空港閉鎖、欧州ほぼ全域に アイスランド噴火
【ロンドン=岐部秀光】アイスランドの噴火による火山灰は17日に南欧・中東欧に拡大、イタリア北部の空港が新たに閉鎖されるなど航空便の乱れが一段と拡大した。欧州の航空管制を統括するユーロコントロールは同日予想されていた2万2千便のうち1万6千便が欠航するとの見通しを明らかにした。
BBCによるとスペイン、ギリシャなどを除く27カ国で空港を閉鎖・部分閉鎖しており、欧州のほぼ全域に広がった。
英国は15日から導入している上空の航空機飛行禁止を18日午前7時まで延長。16日夕に数時間飛行が解禁された北部スコットランドと北アイルランドは17日までに再び空港を閉鎖した。英国の航空管制機関は「火山灰の雲が形を変え動き回っている」と述べ、移動した火山灰が押し戻される現象が起きていると説明した。アイルランドもいったん解除した飛行禁止を再び導入した。
フランスではパリを含む国内25カ所の空港の閉鎖が続いた。ドイツでは国内16カ所の主要国際空港すべてが閉鎖された。イタリアはミラノなど北部の空港が17日朝から閉鎖された。影響は東方に拡大。ベラルーシは上空の航空機飛行を制限。ウクライナもキエフ空港を閉鎖した。

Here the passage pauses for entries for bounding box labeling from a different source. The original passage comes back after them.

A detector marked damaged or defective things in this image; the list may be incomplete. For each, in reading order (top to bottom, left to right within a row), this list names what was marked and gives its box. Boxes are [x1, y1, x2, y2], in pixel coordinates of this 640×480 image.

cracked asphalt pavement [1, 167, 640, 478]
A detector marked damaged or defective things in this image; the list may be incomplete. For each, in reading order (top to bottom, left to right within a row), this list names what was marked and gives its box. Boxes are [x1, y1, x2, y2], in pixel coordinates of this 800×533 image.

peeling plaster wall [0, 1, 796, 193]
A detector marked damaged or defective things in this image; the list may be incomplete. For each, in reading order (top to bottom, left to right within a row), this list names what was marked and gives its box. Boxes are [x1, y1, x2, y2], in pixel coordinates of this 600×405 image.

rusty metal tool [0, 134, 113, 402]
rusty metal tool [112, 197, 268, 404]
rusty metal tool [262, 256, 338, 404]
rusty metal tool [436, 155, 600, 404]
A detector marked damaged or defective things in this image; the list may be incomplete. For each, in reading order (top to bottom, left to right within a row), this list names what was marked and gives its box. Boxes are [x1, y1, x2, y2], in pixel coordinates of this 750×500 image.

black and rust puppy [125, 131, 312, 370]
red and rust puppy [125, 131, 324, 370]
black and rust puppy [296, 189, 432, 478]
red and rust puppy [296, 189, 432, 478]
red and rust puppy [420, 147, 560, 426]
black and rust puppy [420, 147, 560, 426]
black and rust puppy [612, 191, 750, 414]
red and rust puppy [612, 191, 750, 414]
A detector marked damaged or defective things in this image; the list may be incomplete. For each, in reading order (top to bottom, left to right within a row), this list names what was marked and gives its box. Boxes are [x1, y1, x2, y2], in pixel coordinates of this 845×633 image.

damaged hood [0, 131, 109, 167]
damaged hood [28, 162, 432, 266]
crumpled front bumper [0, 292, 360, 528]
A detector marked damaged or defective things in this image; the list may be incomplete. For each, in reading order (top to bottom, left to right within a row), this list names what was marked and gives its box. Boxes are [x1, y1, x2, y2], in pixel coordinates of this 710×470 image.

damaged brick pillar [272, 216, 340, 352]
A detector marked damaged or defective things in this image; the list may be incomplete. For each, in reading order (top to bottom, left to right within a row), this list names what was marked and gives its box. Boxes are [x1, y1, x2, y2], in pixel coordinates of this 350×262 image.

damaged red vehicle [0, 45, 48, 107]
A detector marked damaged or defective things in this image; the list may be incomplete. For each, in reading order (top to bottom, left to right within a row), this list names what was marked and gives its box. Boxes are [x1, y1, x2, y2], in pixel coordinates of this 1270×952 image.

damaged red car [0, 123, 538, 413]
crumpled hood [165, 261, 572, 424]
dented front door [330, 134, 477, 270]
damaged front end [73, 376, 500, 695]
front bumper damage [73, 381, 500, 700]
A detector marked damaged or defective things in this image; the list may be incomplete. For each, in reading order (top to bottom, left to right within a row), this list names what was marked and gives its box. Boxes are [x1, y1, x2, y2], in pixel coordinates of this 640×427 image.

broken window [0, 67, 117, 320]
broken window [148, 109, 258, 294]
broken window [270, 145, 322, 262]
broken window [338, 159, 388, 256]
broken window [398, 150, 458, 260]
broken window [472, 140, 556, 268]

レイキャビクからの報道によると、噴火したアイスランド南部の氷河にある火山では噴き上げられる灰の高さが低下するなど活動が弱まった兆候があるという。同国当局者はマグマの量が減り震動も弱まってきたと述べた。ただ過去にはいったん弱まった後、再び活動が激しくなった例もあり、再び大量の灰を火山が噴き上げる可能性は排除できないという専門家の見方もある。
米国からの帰国の途上、火山灰の影響でポルトガルに着陸したドイツのメルケル首相は同国で一夜を過ごし空港が開いているローマに向かうと決めた。同首相は18日にポーランドでカチンスキ同国大統領の葬儀に出席する予定だ。ドイツではアフガニスタンの任務で死亡した兵士の遺体を乗せた航空機も足止めされた。
BBCテレビによると、米人気歌手のホイットニー・ヒューストンさんはコンサートのため英国からアイルランドへフェリーで移動した。イラク航空による初めてのバグダッド―ロンドン就航便もキャンセルとなった。英国は復活祭の休暇明けで学校が始まるシーズンで、混乱が広がっている。